* [Consegna]
Continua la recensione del film The Iceman a partire dalla sua ultima frase.

* [Testo di partenza]
▬▬▬
Il killer timido della porta accanto

In Cinema

the iceman

Dal ’64 all’87 Kuklinski uccise a pagamento, per conto della mafia, almeno 100 persone. Shannon gli dà un perfetto volto, in gang movie non più che diligente

«Mister Kuklinski, non prova alcun rimorso per quello che ha fatto?». Per conoscere la risposta a questa domanda, che apre il film The Iceman di Ariel Vromen, dovremo aspettare 106 minuti, sopportare parecchie nefandezze, e quel che sentiremo, alla fine, non ci piacerà affatto.

Fra la prima e l’ultima inquadratura, una fitta schiera di efferati delitti riempie lo schermo, scandita da date molto precise, tra il 25 aprile 1964 e il 17 dicembre 1987. Perché la storia di Richard Kuklinski non è frutto della turpe fantasia nera di una sceneggiatore a caccia di emozioni forti. È la ricostruzione, fedele fin nei più piccoli – e raccapriccianti – dettagli, della carriera di uno dei killer più sanguinari nella storia della criminalità americana.

Il 25 aprile 1964 Kuklinski riesce a ottenere il primo appuntamento con la ragazza di origini italiane di cui è innamorato e che diventerà sua moglie. Nel corso della cena il protagonista pare imbarazzato e schivo, un ragazzo come tanti che nel New Jersey degli anni Sessanta sbarca il lunario duplicando film pornografici, anche se alla ragazza non osa confessarlo, e preferisce farle credere che si tratti di cartoni animati.
▬▬▬
* [Righe di dati]
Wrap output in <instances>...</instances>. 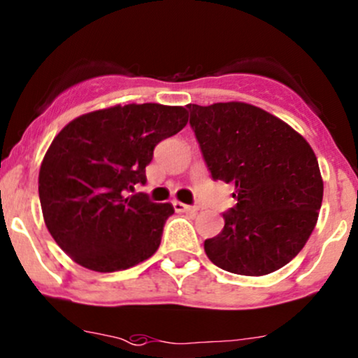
▬▬▬
* [Risposta]
Quella sera stessa, Richard il timido compie il suo primo omicidio, sgozzando a sangue freddo un uomo che gli ha mancato di rispetto durante una partita a biliardo. Un delitto portato a termine senza battere ciglio e con tecnica a dir poco impeccabile.

È solo la prima di una lunga serie di feroci esecuzioni, che Kuklinski porta a termine su incarico di vari boss della mafia italo-americana, senza mai un rimorso o un attimo di esitazione. E tutto questo conducendo in parallelo una vita tranquilla da devoto padre di famiglia e marito affettuoso. Quando viene arrestato, nel 1987, lo accusano di aver ucciso almeno cento persone, ma sono in molti a ritenere che i morti sulla sua coscienza siano almeno il doppio.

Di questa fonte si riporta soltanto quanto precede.